“We are going to hold the UCI liable” - SD Worx-Protime hire lawyer as Lorena Wiebes Giro d'Italia expulsion threatens CAS battle

Cycling
Thursday, 04 June 2026 at 15:30
wiebes sd worx
The 20-gram bike-weight ruling that ended Lorena Wiebes’ Giro d’Italia Women is now becoming a legal fight over the UCI’s own process, with SD Worx-Protime hiring a lawyer, calculating financial damage and openly preparing for the possibility of a CAS case.
Wiebes crossed the line first on Stage 1 in Ravenna, but was later removed from the race after her bike was ruled to be below the UCI’s 6.8kg minimum weight limit. Elisa Balsamo inherited the opening victory and first Maglia Rosa, while SD Worx-Protime lost the fastest sprinter in the race before Stage 2 had even begun.
The team’s Giro has since taken a dramatic turn on the road, with Anna van der Breggen crushing the Stage 4 uphill time trial and moving into pink. Behind that sporting recovery, the Wiebes case has only escalated.
“We are going to hold the UCI liable and have hired a lawyer,” team manager Erwin Janssen told Wielerflits. “Aside from wanting to restore some honour, this disqualification also has an enormous financial impact.”

Legal threat grows around 20-gram ruling

SD Worx-Protime are no longer treating Wiebes’ expulsion as a closed sporting decision.
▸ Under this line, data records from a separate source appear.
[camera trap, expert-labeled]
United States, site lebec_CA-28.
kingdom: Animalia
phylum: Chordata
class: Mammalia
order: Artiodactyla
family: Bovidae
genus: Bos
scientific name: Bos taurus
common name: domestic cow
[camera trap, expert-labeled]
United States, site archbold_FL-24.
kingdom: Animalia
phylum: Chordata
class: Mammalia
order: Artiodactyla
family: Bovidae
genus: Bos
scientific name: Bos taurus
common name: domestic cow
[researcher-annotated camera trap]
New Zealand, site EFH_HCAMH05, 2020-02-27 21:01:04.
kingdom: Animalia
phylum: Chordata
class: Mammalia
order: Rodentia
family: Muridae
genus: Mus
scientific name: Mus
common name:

Janssen said the team are working through the wider cost of her removal, with the damage stretching beyond the loss of one stage result.
“It is difficult to say how big the damage is in euros, but you have to think about prize money from several missed stages, missing out on UCI points and agreements in sponsor contracts,” he said. “We are now working on calculating all of that.”
That framing could make the case much bigger than the immediate Giro controversy. Wiebes was expected to be a central figure across the flat stages, and her absence changed the sprint landscape immediately. Balsamo took over the opening result, then won Stages 2 and 3 on the road as the race continued without the rider who had initially looked set to dominate the bunch finishes.
Janssen also made clear that SD Worx-Protime see the Court of Arbitration for Sport as a realistic next step, particularly because of the response they say they have received from the UCI. “There is a good chance it will go to CAS,” he said. “The UCI simply isn’t responding. Nobody is picking up the phone. Only our lawyer has managed to reach someone higher up at the UCI.”
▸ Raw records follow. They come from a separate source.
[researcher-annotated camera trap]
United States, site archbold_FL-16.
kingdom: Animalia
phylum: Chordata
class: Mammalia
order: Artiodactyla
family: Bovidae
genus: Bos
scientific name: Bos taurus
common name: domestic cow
SD Worx-Protime challenge the bike-check process

The team’s anger is now focused as much on procedure as on the number recorded by the scale. Janssen accused those carrying out the check of falling short of the standards expected from professional teams.
“It is just bizarre that we are being brushed off like this,” he said. “Cycling teams are expected to be fully professional, while over there amateurs, semi-professionals, have to carry out such a bike measurement in a very unprofessional way.”
Janssen listed several points SD Worx-Protime are expected to lean on if the dispute continues. He said team management did not sign a measurement report, and claimed there was no opportunity for a counter-assessment after the bike was judged to be too light.
“I am simply amazed by everything that went wrong,” he said. “Normally, the team management in charge has to sign a measurement report, and that did not happen either. And there was also no opportunity at all for a counter-assessment.”
According to Janssen, the UCI’s response has remained fixed on the basic ruling. “The UCI simply will not budge,” he said. “They say: too light is too light. There is little understanding and flexibility, while we never take risks with the bike.”

Wind claim adds fresh layer to Wiebes dispute

SD Worx-Protime are also investigating whether conditions around the measurement could have affected the result. Janssen said Wiebes’ bike had consistently been above the minimum weight before the check that led to her expulsion.
“Lorena’s bike always weighed between the 6.83 and 6.85 kilos, so it really is simply because of the wind,” he said. “That bike was blowing from left to right.”
The team are now looking into that line of argument with expert input. “What I have heard from experts is that the wind can make an enormous difference during a measurement,” Janssen said. “So we are now investigating that as well.”
The UCI ruling still stands, Wiebes remains out of the Giro and Balsamo keeps the Stage 1 victory she inherited in Ravenna. Van der Breggen’s Maglia Rosa has given SD Worx-Protime a new race-leading story on the road, but the dispute that began with a post-stage weight check is now moving towards lawyers, liability and a possible CAS battle.